Note: as you can see private keys are generated without password, you can password-protect them by removing nopass option. You will be asked for password and this is recommended way of generating keypair. I use nopass just for the convenience of the playbook. Also, for god sake do not send keypairs via email or any other crazy way without properly encrypting them, best - set password on key and wrap up by gpg.
Once you understood all, let's generate packages with config, easy like 1,2,3...: go to: /etc/openvpn/export/ and for each user run: ./gen_config.sh privateVPN-Desktop-USERNAME packages are put into archives/ folder. Copy to localhosts, share, install, enjoy.

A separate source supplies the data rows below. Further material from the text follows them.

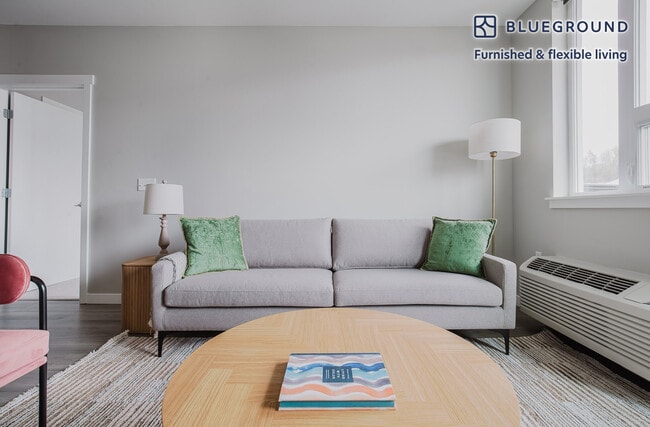 Building Photo - 13403 Newcastle Commons Dr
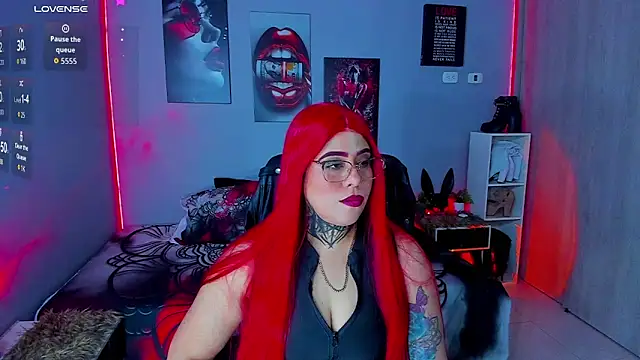 Veronika metal online show from September 2025 05:09:01 AM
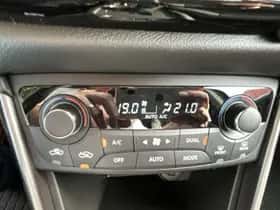 Suzuki S-Cross (2025) thumbnail 31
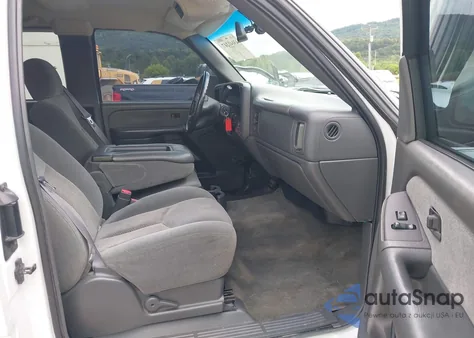 2003 Chevrolet Silverado 1500 Ls z USA, uszkodzony, nr VIN 1GCEK19T33E319919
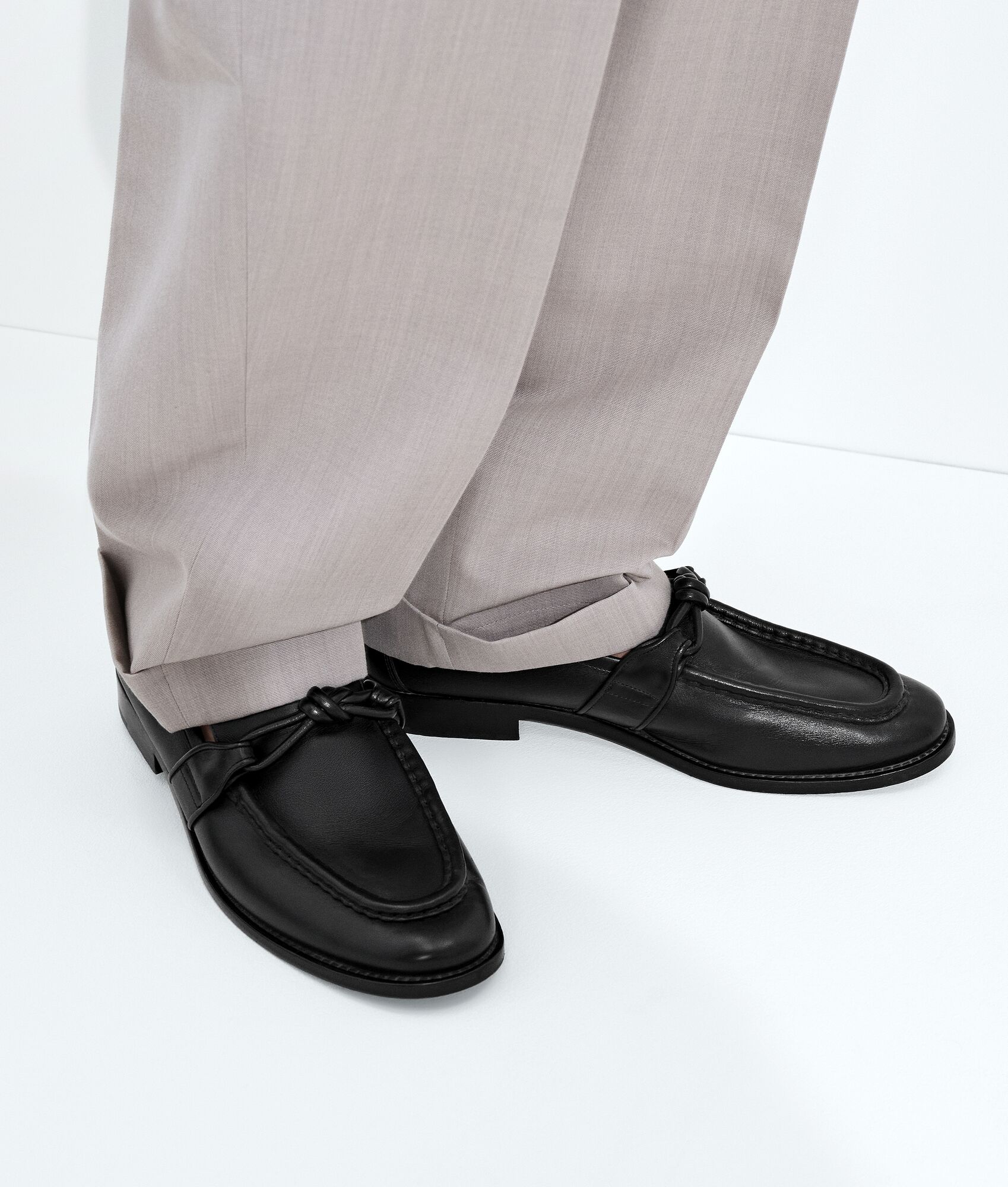 Bottega Veneta Astaire Loafer 796445v3qe1 2113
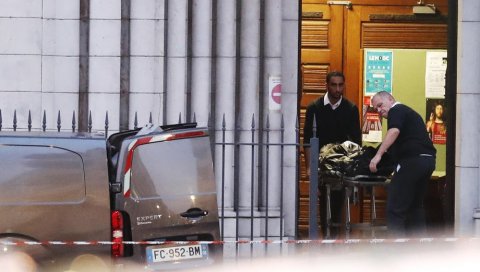 ИРАН ОСУЂУЈЕ НАПАД У НИЦИ: Прекинимо зачарани круг говора мржње, провокација и насиља ИРАН ОСУЂУЈЕ НАПАД У НИЦИ: Прекинимо зачарани круг говора мржње, провокација и насиља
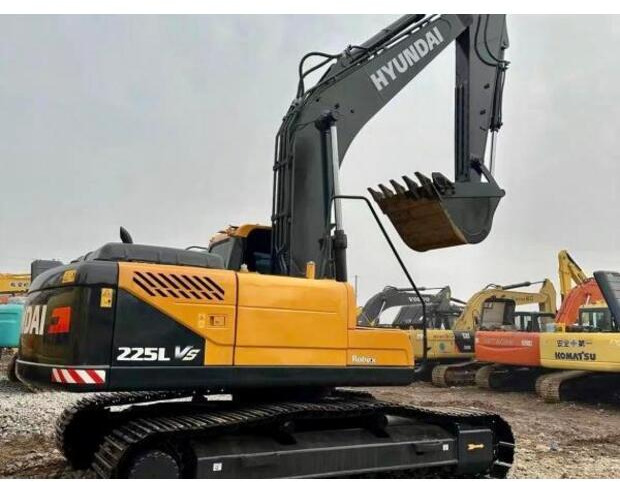 2023 Hyundai R225 - Lintekskavaator: pilt 1 2023 Hyundai R225 - Lintekskavaator: pilt 1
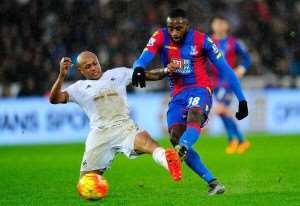 Crystal Palace top stars take to twitter to urge Ghanaian midfielder Hiram Boateng to stay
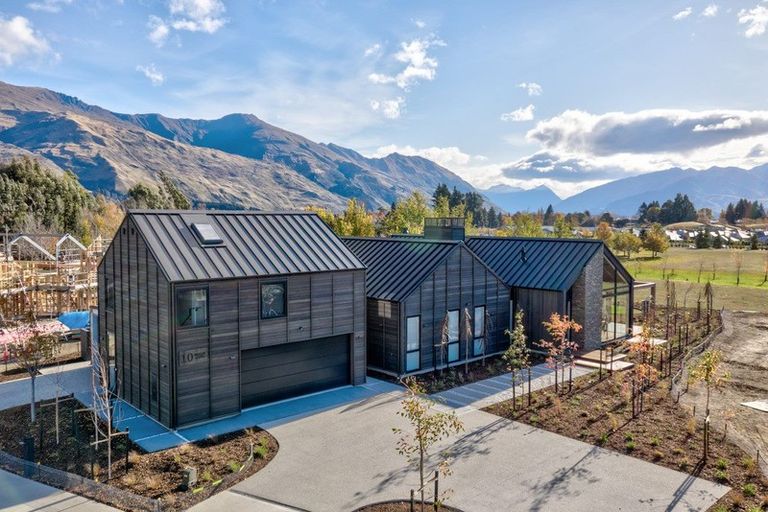 Photo of property in 16 Mccaw Mews, Wanaka, 9305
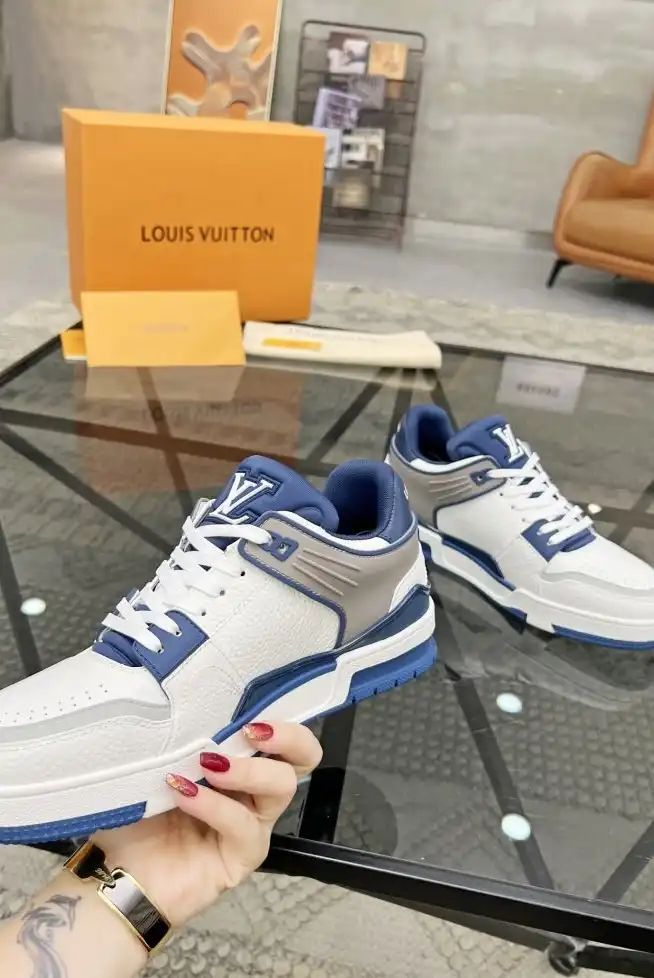 hype Louis Vuitton Sneakers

You can also use this crazy loop to create packages for all issued certificates:
ls -all /etc/openvpn/easy-rsa/pki/issued/privateVPN-* | cut -d/ -f 7 | cut -d. -f1 | while read line; do ./gen_config.sh $line; done
Config creates IPv4: 172.17.200.0/24 and IPv6: fdd5:b0c4:f9fb:fa1f::/6 network, access on port 53
Known issues and workarounds
DNS stop working after when OpenVPN process is restarted
This happens (sometimes) because DNS server process lose bind after openvpn is stopped. To fix this, after restarting OpenVPN process, restart bind with command rcctl restart unbound
Ansible fails after waiting for instance restart
Sometimes instance take longer then 2 minutes to restart after applying erratas. Just reply ansible command/playbook or if problem persist alter timeout in playbok in restart task
iCloud sync stop working
Disable 'Back to my mac' on Airport and iCloud settings on macOS
Remember: This do not give you privacy in internet, this playbook was made primarily to make connection to the internet more safe - especially on mobile devices. Certainty using VPN do not give you right to break law - when you do - no VPN can save you - you will be found and prosecuted according to the law. Don't be stupid, think and do wise things. Be respectful for other people, do not be a jerk.